Danger: the Only Safety

By, 07/05/2007

Yesterday's headline on MarketMinder's front page read:

"This nation will remain the land of the free only so long as it is the home of the brave."
- Elmer Davis

This is more than just a clever turn on an old saying.

The history of stock market development is defined by what we'd call "dangerous ideas." In fact, one of the only ways capital markets advance is through the generation of new ideas. It takes a good dose of bravery, and a lot of risk tolerance, to try out a new financial idea.

For an in-depth overview of the minds and ideas that made markets what they are today, Ken Fisher's book, 100 Minds That Made the Market, is a good start.


MarketMinder readers take it as axiomatic that to be a successful stock investor you have to know something others don't. If everybody knows something then it's got no power because it's already been acted upon and thus fully reflected in stock prices.

That's why you can't make any money using PE ratios. They've got no "dangerous idea" power. PEs are mundane, inane, and just sort of plain—everyone knows about them so they have no predictive power whatsoever. But once upon a time, when PEs were first thought of, they were a very dangerous, powerful idea.

Every great idea, particularly at its inception, is considered crazy. Outlandish, loony ideas are what markets are all about. Coming off the 231st birthday of the US, we spent some time reflecting on the nature of dangerous ideas. Most folks have a problem with dangerous ideas because they threaten the norm and explode whatever is established. A dangerous idea is about change, and that in itself is dangerous to most.

The founding of America was one of the great dangerous ideas in world history; today it's the most successful human experiment ever. Einstein's theories of relativity, which destroyed centuries of canonized scientific "facts" are today standard physical law. (And now even Einstein's ideas are being questioned!) Just 20 years ago the idea of buying a public firm with nothing but a bunch of high yield debt was simply ludicrous; today LBOs and private equity in general are booming as mainstream forms of investment.

But it's not all success. Danger can be seen as another word for risk. Risk defines the degree of potential return, but also the degree of possible failure. The funny thing about dangerous ideas that worked is there are just as many (actually, probably very many more) that didn't.

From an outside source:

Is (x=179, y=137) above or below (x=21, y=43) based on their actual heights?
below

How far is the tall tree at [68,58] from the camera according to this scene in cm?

Edge (, the non-profit online organization seeking to bring together the world's greatest thinkers from all walks of life, puts out an annual book called What's Your Dangerous Idea? In it, each thinker presents his/her most dangerous idea in a page or so. It's some of the most provocative, out there thinking about the world you can find. Which of these ideas will work, which will fail? What are the economic and stock market implications?

Here's a link to this year's forward and afterword, by Stephen Pinker and Richard Dawkins. Both are concise meditations on the nature of new ideas.

And, here's a link to the book itself.

The really nice feature about free capital markets is that economic ideas don't need an "academic" arena for debate. All ideas are tested in the marketplace—and succeed or fail based on their potency alone. All that's required is someone with the courage to test their idea. The bad ideas die and the good ones become standard practice. It's a system promoting new wealth creation, greater efficiency, and aggregate societal benefit. Markets are, in essence, the playground of dangerous idea testing.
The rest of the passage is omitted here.